Impact of Generational, Cultural Context
While parents undoubtedly influence kids’ development, their own upbringing and cultural context play a role too.
- Reflect on your parents’ childhoods – was their parenting shaped by generational traditions or dysfunction inherited from their folks?
- Did religious or cultural background introduce norms around gender roles, academic pressure, use of physical discipline?
Seeing our parents as imperfect beings with their own formative wounds – rather than solely as our tormenters – allows for forgiveness, breaking detrimental cycles moving forward.
Conclusion: Making Peace with an Imperfect Upbringing
Chances are your parents faltered in certain areas yet still managed to get some fundamental things right. Perhaps they prepared you for academic success yet struggled meeting emotional needs.
Or showed care in loving provision while failing at follow through with guidance.

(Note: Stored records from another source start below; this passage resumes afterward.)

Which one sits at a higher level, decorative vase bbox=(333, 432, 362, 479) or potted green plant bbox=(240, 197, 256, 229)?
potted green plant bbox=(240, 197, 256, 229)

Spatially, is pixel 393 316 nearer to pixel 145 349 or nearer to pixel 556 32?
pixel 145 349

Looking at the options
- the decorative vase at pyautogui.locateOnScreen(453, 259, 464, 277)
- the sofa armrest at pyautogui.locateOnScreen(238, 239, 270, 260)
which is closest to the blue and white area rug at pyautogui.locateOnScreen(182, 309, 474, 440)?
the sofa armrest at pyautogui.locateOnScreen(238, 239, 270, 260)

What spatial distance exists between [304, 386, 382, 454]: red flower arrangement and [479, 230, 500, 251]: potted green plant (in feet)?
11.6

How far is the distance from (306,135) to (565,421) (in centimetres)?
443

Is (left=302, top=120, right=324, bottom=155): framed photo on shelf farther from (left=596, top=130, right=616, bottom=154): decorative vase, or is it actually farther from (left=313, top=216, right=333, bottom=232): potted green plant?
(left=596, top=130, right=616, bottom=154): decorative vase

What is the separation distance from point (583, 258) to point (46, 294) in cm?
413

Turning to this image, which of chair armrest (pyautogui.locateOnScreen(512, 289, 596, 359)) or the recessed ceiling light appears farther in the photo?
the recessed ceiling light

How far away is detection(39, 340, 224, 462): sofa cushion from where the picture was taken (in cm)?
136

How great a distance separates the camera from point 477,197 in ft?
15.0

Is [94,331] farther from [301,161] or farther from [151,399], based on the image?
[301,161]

Rather than judging, use reflections of their strengths and shortcomings to better understand your learned behaviors and current challenges.
Then you can consciously parent yourself where they fell short – and even forgive them in the process. While an imperfect upbringing leaves its scars, accepting it calmly prevents further bleeding enabling you to build better bonds moving forward.
Use the lessons learned to disrupt detrimental family cycles, heal your inner child’s wounds with self-compassion and forge new patterns with your own kids focused on mutual understanding.